PASSAGE PROVIDED:
This is a tightly paced, succinct novel which in only 5 hours listening combines two vitally real strands spreading across two generations of a Punjabi family.
In a village in rural Punjab in 1929, against an increasingly threatening backdrop of the Independence movement, three young girls are married to the widow Mai’s three sons to produce grandsons who will maintain the family farm. So 15 year-old Mehar finds herself incarcerated and veiled in a farm outbuilding called the China House along with her two new sisters-in-law. The brothers know which girl is his wife, but during the ‘visits’ of their men the girls don’t know which brother is her husband. Suraj knows full well he’s fallen in love with his brother’s wife, but it dawns on Mehar only slowly but fatefully. Such a doomed love cannot thrive and it is this which makes the story age-old, whilst the daily grind of the farm and kitchen work endlessly shifting buffalo excrement, scrubbing and scraping – and the community’s punishments for adultery - are all too earthly and real.

WHAT THIS EXERCISE ASKS:
**a.** According to the novel review, what is the farm outbuilding where Mehar is kept called?
**b.** Does each statement agree with the novel review? Answer yes or no for each and quote the deciding words. (i) The novel takes about five hours to listen to. (ii) The girls know which brother is their husband. (iii) Mai has three sons.
**c.** Write the next few sentences of the novel review, picking up after its last sentence.
The material after this point is separate from the novel review.

DATA EXTRACT:
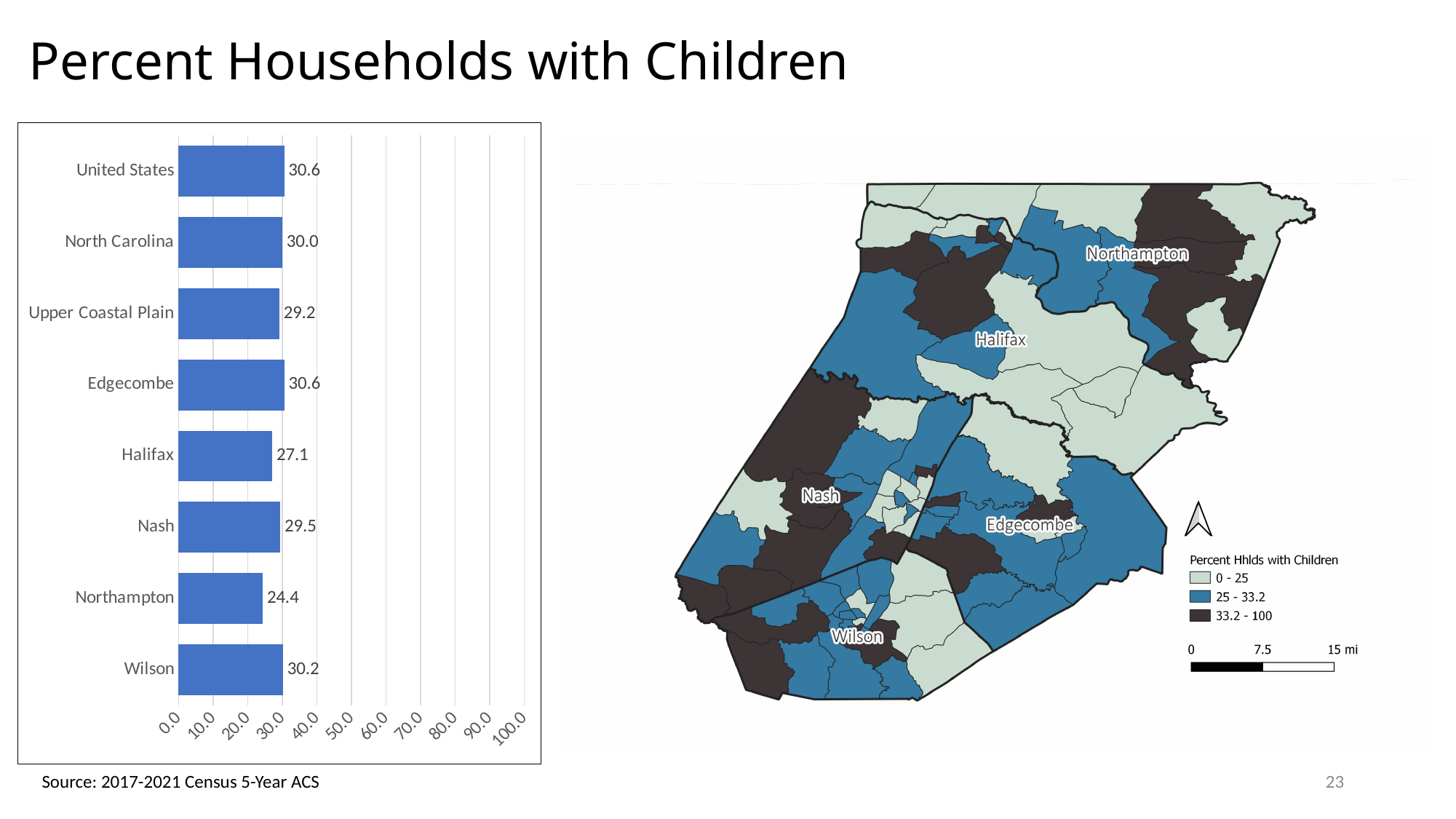
What is the value for Upper Coastal Plain in the bar chart? 29.2 What is the difference between the values for United States and Halifax in the bar chart? 3.5 What is the value for Wilson in the bar chart? 30.2 How many categories are shown in the bar chart? 8 What is the value for Northampton in the bar chart? 24.4 What kind of chart is shown on the left of the slide? bar chart What is the title of the slide containing the bar chart? Percent Households with Children What is the difference between the values for Nash and Northampton in the bar chart? 5.1 In the bar chart, which is larger, the value for Wilson or the value for Halifax? Wilson Which category has the lowest value in the bar chart? Northampton In the bar chart, is the value for Northampton greater or less than 30.0? less What is the value for Halifax in the bar chart? 27.1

LIST OF ANSWERS:
**a.** The China House.

**b.**
(i) Yes: "in only 5 hours listening"
(ii) No: "the girls don’t know which brother is her husband"
(iii) Yes: "the widow Mai’s three sons"

**c.**
Interwoven are the recollections of a London father-of-three relating how 70 years after the tragedy of his great grandmother Mehar he had spent time in the Punjab. Whilst attempting to recover from his heroin addiction after dropping out of university in Britain he had stayed in his uncle’s own barn, the by then dilapidated China House which he knew featured in family stories about his great grandmother. Forming part of his thoughts as he tries to make sense of his life and heritage, are the sufferings of his father as a Punjabi immigrant in Britain which recall Sahota’s prize-winning second novel The Year of the Runaways reviewed on my Listener Page in 2015, as well as Sahota’s own father.
Sahota deftly handles these themes (of escape and incarceration; belonging and not belonging; the restrictions and poverty of society’s underclass..) within a story of startling reality. It feels like an intensely personal novel which strengthens its impact. Well read, it’s vivid, sober and sombre. And rather sad.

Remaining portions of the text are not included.